Write out every text line of the records below word for word, leaving out the pictures.
.....
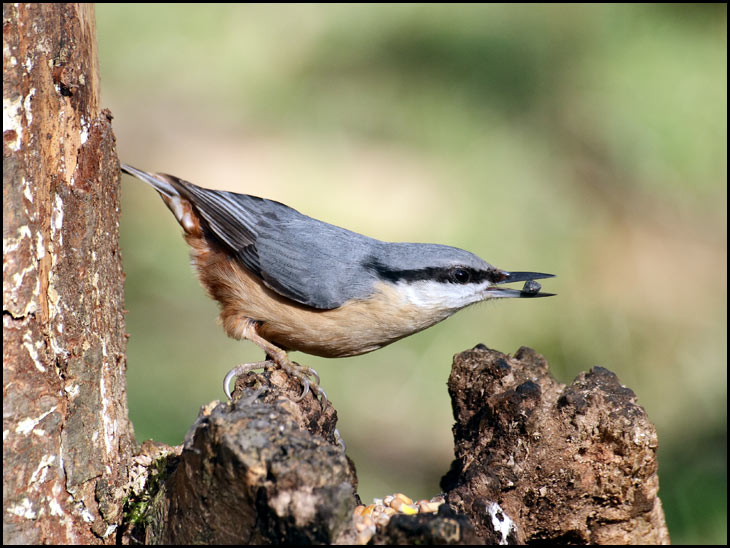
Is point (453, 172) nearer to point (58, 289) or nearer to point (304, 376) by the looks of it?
point (304, 376)

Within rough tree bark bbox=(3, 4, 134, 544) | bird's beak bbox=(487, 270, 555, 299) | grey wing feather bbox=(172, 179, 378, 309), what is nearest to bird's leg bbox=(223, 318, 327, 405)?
grey wing feather bbox=(172, 179, 378, 309)

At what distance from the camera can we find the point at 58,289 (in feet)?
7.19

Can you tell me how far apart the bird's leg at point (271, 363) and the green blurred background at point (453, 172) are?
1.50 meters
.....
§ Result for this exercise
Is point (453, 172) nearer to point (58, 289) or nearer to point (304, 376) by the looks of it?
point (304, 376)

Within rough tree bark bbox=(3, 4, 134, 544) | bird's beak bbox=(487, 270, 555, 299) | grey wing feather bbox=(172, 179, 378, 309), what is nearest to bird's leg bbox=(223, 318, 327, 405)?
grey wing feather bbox=(172, 179, 378, 309)

At what distance from the camera can we find the point at 58,289 (in feet)?
7.19

Can you tell me how far apart the bird's leg at point (271, 363) and the green blurred background at point (453, 172) are?
1.50 meters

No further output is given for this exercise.